#### Problem description
Write out the following listing's lines from the one with "Move the toothbrush right and left" to the one with "10g 14g 20g |", exactly, with both included and no others.

#### Supplied material
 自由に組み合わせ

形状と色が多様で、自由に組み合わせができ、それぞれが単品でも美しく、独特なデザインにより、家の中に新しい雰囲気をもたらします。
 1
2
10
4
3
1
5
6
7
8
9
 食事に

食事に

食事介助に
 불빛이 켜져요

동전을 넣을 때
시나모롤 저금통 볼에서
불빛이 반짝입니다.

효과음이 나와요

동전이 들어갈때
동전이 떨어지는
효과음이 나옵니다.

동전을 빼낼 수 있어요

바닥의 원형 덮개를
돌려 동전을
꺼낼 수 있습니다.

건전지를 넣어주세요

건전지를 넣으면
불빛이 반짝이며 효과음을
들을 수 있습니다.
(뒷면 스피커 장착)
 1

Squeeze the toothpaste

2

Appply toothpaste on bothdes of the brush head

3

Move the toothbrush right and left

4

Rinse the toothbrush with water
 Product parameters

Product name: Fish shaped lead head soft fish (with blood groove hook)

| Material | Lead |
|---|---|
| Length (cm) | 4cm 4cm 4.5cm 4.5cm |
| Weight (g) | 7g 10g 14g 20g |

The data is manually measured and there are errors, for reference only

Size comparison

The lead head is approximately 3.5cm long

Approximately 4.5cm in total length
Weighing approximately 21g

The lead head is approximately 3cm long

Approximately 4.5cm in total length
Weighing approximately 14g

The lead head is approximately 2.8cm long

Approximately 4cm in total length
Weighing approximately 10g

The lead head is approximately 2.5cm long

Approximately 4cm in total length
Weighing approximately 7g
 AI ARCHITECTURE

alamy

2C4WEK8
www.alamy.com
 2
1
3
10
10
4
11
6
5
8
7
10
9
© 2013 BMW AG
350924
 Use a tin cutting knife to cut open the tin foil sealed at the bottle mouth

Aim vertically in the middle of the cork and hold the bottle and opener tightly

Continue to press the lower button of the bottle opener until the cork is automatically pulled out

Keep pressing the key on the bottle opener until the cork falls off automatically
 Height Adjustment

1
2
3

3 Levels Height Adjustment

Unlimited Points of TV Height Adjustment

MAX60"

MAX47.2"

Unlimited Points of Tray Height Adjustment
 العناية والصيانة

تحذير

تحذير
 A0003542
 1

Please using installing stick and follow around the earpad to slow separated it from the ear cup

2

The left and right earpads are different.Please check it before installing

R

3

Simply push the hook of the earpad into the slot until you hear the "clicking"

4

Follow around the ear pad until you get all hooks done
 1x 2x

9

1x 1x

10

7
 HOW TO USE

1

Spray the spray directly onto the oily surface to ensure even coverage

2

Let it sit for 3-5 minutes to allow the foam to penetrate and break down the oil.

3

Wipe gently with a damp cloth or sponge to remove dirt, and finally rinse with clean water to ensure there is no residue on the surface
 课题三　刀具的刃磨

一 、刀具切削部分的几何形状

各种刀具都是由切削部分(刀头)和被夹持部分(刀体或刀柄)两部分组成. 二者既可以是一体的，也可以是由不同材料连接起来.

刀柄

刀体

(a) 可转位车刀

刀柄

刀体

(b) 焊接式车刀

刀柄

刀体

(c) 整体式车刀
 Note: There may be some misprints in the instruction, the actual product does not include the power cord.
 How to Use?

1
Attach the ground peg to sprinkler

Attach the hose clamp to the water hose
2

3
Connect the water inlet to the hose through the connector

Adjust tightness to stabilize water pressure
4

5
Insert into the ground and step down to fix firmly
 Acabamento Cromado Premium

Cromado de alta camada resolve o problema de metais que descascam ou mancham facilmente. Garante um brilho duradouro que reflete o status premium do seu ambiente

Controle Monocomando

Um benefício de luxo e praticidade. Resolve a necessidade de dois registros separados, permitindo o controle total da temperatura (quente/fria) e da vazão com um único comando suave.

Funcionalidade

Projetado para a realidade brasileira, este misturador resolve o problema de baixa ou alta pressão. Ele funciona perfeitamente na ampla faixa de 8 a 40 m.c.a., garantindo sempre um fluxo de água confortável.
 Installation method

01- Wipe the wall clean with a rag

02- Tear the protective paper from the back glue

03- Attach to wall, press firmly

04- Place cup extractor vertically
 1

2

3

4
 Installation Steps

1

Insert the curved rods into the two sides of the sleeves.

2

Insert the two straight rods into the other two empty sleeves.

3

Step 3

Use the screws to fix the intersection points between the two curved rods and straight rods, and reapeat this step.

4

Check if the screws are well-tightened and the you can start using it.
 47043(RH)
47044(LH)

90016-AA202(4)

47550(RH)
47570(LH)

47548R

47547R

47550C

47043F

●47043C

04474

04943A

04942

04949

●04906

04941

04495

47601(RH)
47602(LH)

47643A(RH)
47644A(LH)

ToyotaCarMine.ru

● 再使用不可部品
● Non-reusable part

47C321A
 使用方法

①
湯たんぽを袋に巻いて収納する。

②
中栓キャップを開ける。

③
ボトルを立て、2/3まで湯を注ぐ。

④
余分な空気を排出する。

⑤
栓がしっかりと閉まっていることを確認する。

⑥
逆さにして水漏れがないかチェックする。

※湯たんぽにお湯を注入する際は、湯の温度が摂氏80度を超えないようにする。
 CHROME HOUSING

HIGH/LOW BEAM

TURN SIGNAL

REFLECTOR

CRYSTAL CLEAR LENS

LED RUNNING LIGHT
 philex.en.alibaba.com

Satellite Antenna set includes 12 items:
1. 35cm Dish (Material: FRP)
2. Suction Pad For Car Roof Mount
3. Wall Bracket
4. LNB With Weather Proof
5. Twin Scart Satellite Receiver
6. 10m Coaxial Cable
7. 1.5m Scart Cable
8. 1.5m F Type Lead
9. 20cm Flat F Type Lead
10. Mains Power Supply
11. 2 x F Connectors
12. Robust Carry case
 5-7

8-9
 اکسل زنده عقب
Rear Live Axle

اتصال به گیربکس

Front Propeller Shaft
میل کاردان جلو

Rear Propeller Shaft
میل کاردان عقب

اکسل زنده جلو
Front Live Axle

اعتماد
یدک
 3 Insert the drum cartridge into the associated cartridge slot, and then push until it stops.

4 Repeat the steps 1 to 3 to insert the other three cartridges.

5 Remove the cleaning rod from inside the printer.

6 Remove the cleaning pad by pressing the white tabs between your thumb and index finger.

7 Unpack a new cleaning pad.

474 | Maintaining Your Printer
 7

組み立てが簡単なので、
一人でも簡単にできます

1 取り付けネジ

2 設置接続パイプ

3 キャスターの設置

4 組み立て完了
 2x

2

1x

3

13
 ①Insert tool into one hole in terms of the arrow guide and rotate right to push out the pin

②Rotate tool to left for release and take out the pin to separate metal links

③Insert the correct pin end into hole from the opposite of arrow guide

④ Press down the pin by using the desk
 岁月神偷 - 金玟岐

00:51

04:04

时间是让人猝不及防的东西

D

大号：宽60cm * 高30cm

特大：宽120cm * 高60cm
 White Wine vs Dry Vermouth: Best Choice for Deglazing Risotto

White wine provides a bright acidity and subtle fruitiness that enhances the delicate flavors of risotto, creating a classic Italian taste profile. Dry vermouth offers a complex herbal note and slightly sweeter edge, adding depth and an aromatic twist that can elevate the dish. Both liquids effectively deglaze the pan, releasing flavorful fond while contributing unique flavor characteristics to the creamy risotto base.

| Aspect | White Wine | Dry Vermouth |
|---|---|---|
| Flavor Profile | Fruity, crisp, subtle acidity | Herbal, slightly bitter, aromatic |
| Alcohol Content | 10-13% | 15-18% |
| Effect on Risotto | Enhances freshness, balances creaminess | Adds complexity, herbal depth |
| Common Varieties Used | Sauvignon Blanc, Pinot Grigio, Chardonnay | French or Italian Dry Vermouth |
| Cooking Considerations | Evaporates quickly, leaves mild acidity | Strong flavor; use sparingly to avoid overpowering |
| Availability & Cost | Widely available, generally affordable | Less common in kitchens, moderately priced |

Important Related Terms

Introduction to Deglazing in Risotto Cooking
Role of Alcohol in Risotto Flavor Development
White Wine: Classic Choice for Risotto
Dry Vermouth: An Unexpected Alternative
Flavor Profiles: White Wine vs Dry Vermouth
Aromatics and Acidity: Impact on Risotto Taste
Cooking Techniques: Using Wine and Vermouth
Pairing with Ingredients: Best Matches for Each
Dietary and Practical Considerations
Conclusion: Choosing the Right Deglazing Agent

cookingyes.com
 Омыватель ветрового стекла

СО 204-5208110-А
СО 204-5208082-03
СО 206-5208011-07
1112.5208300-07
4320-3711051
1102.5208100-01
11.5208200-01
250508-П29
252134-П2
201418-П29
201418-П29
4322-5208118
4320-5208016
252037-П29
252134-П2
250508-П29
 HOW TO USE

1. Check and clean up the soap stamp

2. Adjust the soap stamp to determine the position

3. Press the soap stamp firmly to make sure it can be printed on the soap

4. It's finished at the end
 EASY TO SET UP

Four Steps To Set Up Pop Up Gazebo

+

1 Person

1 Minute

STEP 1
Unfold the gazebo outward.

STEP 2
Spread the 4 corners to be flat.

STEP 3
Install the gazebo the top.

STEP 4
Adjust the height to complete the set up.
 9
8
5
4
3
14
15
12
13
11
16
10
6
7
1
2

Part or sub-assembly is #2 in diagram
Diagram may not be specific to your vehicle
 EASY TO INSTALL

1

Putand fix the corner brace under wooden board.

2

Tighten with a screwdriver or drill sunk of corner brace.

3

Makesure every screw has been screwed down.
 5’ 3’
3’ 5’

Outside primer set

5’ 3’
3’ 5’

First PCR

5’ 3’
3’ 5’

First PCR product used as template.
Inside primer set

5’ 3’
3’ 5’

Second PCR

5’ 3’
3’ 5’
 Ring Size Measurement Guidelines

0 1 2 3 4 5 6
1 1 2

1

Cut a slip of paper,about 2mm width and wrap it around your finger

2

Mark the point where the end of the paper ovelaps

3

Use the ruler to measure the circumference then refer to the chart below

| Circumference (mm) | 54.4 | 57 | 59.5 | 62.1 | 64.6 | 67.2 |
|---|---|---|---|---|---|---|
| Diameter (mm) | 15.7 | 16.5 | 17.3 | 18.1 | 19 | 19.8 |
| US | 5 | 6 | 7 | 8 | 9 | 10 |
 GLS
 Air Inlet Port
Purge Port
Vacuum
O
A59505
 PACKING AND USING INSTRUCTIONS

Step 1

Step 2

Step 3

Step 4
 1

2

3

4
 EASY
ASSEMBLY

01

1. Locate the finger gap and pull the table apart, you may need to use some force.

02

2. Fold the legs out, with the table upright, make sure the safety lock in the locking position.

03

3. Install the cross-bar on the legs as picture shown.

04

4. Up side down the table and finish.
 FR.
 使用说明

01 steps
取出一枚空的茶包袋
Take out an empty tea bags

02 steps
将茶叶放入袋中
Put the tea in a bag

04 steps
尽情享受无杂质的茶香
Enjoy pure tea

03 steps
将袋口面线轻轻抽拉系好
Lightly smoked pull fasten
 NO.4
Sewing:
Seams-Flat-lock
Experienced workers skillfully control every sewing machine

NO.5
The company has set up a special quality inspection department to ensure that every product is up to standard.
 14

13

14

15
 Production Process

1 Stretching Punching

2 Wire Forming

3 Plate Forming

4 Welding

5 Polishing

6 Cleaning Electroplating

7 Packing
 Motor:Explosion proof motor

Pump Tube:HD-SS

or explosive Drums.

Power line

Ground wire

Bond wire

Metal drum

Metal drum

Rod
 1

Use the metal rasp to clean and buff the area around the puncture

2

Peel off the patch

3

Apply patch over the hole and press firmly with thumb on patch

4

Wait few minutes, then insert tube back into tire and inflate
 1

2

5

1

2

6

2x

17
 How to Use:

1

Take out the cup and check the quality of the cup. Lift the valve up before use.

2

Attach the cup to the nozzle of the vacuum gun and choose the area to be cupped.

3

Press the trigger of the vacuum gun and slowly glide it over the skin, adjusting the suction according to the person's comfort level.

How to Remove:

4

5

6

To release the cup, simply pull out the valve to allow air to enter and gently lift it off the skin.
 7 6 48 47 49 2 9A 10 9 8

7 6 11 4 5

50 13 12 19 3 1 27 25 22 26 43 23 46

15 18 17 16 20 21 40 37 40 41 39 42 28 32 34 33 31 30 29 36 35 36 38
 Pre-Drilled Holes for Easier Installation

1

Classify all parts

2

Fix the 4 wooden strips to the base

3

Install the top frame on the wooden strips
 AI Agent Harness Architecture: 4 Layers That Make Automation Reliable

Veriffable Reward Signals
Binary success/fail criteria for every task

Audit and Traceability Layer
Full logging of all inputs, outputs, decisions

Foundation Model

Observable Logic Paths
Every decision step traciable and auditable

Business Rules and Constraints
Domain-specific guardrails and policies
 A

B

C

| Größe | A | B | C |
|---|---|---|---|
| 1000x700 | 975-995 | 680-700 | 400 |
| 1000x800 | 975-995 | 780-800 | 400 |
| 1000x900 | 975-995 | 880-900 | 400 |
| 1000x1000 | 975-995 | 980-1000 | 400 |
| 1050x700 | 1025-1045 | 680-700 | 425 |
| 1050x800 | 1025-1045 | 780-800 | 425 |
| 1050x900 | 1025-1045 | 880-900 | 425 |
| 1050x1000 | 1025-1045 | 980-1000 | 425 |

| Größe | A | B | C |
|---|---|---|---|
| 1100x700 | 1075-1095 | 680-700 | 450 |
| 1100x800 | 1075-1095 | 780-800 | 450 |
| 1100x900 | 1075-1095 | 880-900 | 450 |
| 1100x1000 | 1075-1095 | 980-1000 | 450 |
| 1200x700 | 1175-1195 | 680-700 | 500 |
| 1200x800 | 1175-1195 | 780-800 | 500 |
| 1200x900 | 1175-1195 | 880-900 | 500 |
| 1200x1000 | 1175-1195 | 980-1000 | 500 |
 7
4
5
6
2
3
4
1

#### Exercise result
Move the toothbrush right and left

4

Rinse the toothbrush with water
 Product parameters

Product name: Fish shaped lead head soft fish (with blood groove hook)

| Material | Lead |
|---|---|
| Length (cm) | 4cm 4cm 4.5cm 4.5cm |
| Weight (g) | 7g 10g 14g 20g |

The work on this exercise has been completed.